◆ TO DO
• 1. Transcribe the stretch of the retrieval evaluation text from "HyDE evaluation: HyDE" through "validate hypothetical-driven retrievals.".
• 2. State the starting heuristic the retrieval evaluation text gives for setting nlist in an IVF index.

◆ EXTRACTED TEXT

/---

HNSW tuning: HNSW (Hierarchical Navigable Small World — a layered proximity graph; see Malkov & Yashunin, 2018, implemented in hnswlib, FAISS's IndexHNSWFlat, and most vector DBs) exposes three knobs: M (graph fan-out), efConstruction (build-time candidate width), efSearch (query-time candidate width). Pragmatic defaults: M=16–32, efConstruction=150, efSearch starting at 100 and tuned upward until recall plateaus. A 10M-vector dataset with efSearch=500 might hit 98% recall at 5ms; efSearch=100 drops to 85% at 1ms. Pick the recall point your evaluation set demands.
IVF tuning: IVF (Inverted File index — partition vectors with k-means into nlist cells, then at query time scan the nprobe nearest cells; see FAISS's IndexIVFFlat and IndexIVFPQ). Use nlist ≈ √N as a starting heuristic and tune nprobe at runtime. IVF generally handles filtered search more efficiently than HNSW, which matters for ontology-grounded systems with lots of metadata predicates.
Update freshness lag: time from doc commit to retrievability. Track p50 and p99. For systems with regulatory requirements, also track the percent of queries served against stale indexes.

Part 4 — Online Inference Evaluation

The online lane is where most production metrics live. Many teams stop at Recall@k. That is not enough.

Query understanding and rewriting

Query expansion quality: Recall@k uplift on your golden set, expanded query vs. raw. If it's not at least +5% on hard queries, your expander is hurting more than helping. Classical PRF (pseudo-relevance feedback) baselines like RM3 and Bo1 are still useful sanity checks; LLM-based expansion needs to beat them.
HyDE evaluation: HyDE (Gao et al., 2022) generates a hypothetical answer with the LLM, embeds it, and retrieves against that — a useful tool that adds latency and a hallucination surface. Evaluate by Recall@10 uplift on out-of-domain queries (where it shines) and confirm there is no degradation on in-domain queries (where it can hurt). Use as a fallback when retrieval confidence is low, not as a default. Anchor with a cross-encoder reranker downstream to validate hypothetical-driven retrievals.
Multi-query generation: Recall@k union of N rewrites vs. single query. Diminishing returns past 3–4 rewrites. Implementations: LangChain's MultiQueryRetriever, LlamaIndex's QueryFusionRetriever.
Intent classification accuracy: standard precision/recall/F1 per intent (compute with sklearn.metrics.classification_report), but the operative metric is routing correctness — does the right downstream pipeline get invoked?
Adaptive routing: Adaptive-RAG (Jeong et al., NAACL 2024) makes the case that not every query deserves the same retrieval strategy. Track router accuracy as a classification problem against a labeled set of "needs no retrieval / one-shot / iterative."

Retrieval metrics

These are the baseline metrics. If you do not track them, you cannot tell whether retrieval is improving.

\---

◆ SOURCE INFORMATION
/---

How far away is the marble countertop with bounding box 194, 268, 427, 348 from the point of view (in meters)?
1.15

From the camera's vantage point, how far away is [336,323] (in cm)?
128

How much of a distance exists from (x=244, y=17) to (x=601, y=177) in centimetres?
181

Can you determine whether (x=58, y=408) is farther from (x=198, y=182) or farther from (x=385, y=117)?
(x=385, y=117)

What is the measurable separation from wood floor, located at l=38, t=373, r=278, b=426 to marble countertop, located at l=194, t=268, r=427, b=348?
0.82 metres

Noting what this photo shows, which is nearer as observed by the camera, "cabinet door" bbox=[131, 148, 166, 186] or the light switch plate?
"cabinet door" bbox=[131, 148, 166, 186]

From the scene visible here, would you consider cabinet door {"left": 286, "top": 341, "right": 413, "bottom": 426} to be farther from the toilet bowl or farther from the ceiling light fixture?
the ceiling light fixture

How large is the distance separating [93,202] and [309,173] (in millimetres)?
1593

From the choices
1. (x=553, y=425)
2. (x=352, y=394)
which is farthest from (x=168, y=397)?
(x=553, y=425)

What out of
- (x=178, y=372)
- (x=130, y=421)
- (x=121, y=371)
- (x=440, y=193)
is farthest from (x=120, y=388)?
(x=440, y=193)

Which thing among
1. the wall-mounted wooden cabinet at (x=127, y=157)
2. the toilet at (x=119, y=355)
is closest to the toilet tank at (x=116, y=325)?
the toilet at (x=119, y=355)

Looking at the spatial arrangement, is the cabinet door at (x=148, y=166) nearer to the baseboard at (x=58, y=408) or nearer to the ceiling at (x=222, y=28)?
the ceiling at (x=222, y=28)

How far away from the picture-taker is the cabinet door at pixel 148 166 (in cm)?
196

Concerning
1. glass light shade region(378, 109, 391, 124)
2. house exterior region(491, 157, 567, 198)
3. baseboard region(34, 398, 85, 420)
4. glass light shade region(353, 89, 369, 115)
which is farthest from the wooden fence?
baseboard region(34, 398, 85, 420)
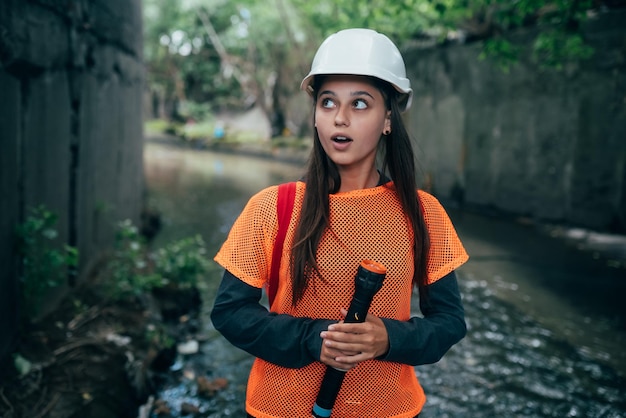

\---

◆ EXPECTED RESULTS
• 1.
HyDE evaluation: HyDE (Gao et al., 2022) generates a hypothetical answer with the LLM, embeds it, and retrieves against that — a useful tool that adds latency and a hallucination surface. Evaluate by Recall@10 uplift on out-of-domain queries (where it shines) and confirm there is no degradation on in-domain queries (where it can hurt). Use as a fallback when retrieval confidence is low, not as a default. Anchor with a cross-encoder reranker downstream to validate hypothetical-driven retrievals.

• 2. nlist ≈ √N